### Goal of the exercise:
Out of the material that follows, write out exactly the lines from the line with "[volunteer wildlife ID]" to the line with "MegaDetector max animal confidence: 0.97", both ends included, and no others.

### Task material:
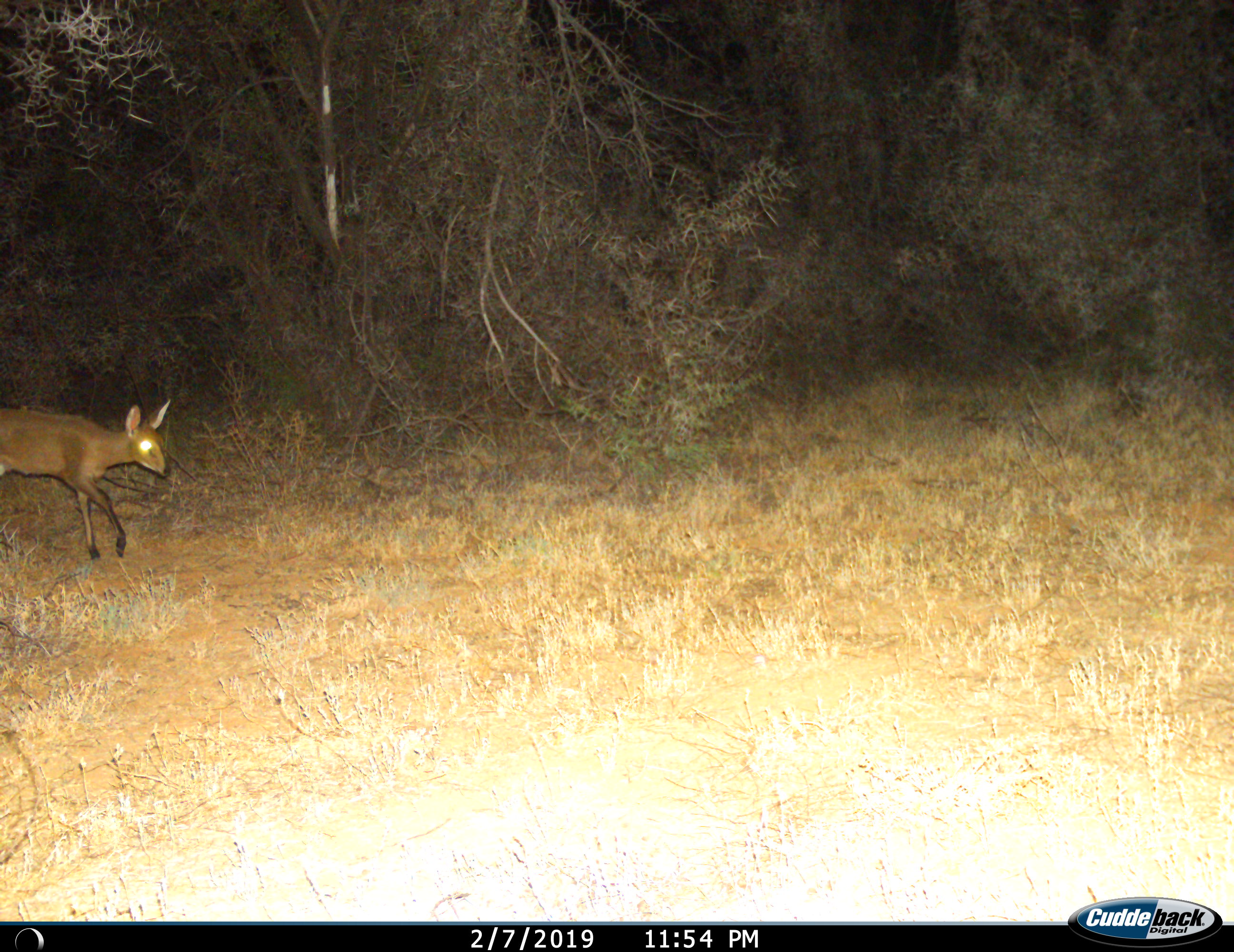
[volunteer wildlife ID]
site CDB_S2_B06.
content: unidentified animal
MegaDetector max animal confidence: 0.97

==

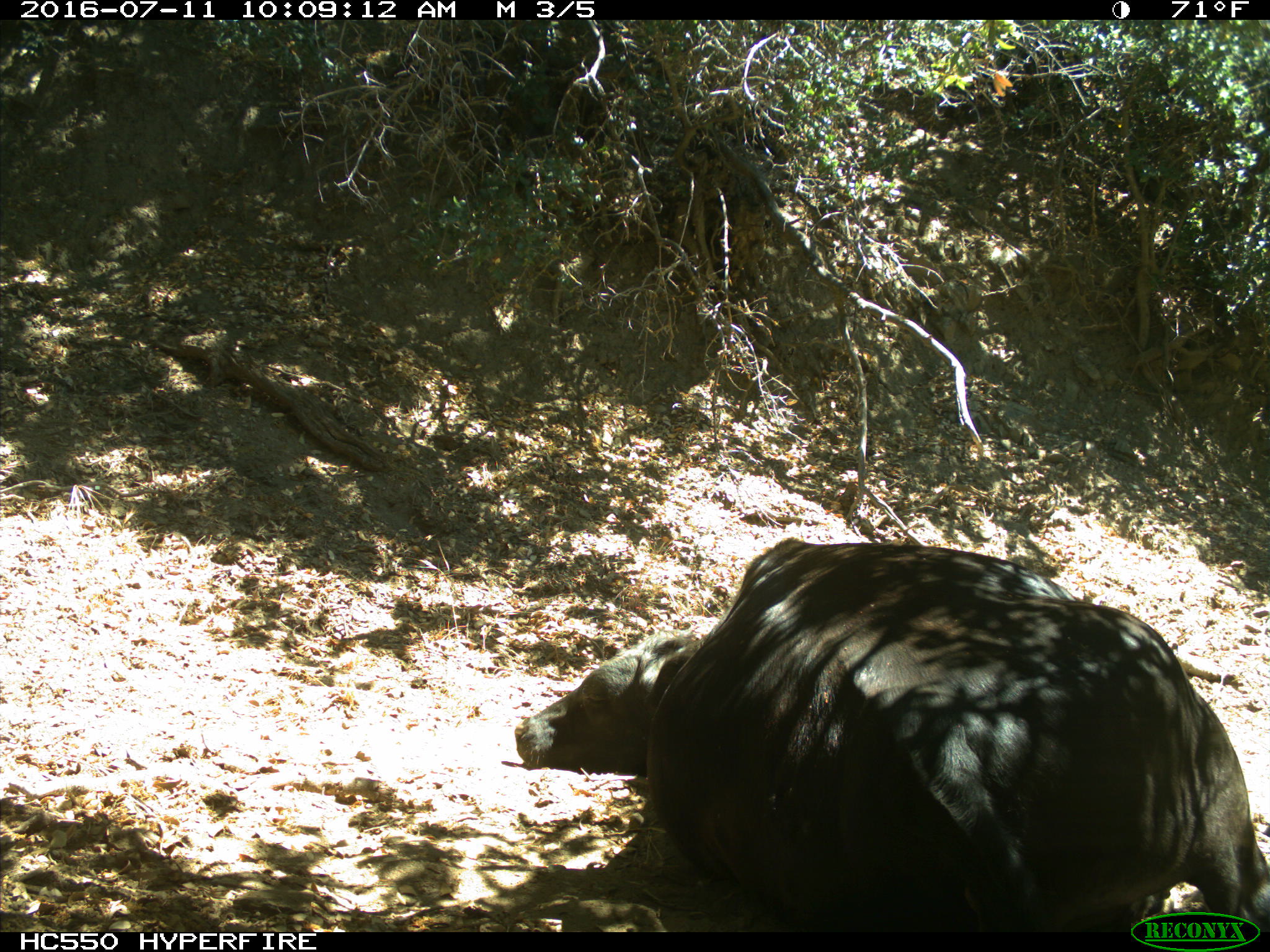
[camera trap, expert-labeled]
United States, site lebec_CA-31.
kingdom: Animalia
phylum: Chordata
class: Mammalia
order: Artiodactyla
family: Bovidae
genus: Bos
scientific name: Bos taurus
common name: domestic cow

### Solution to this task:
[volunteer wildlife ID]
site CDB_S2_B06.
content: unidentified animal
MegaDetector max animal confidence: 0.97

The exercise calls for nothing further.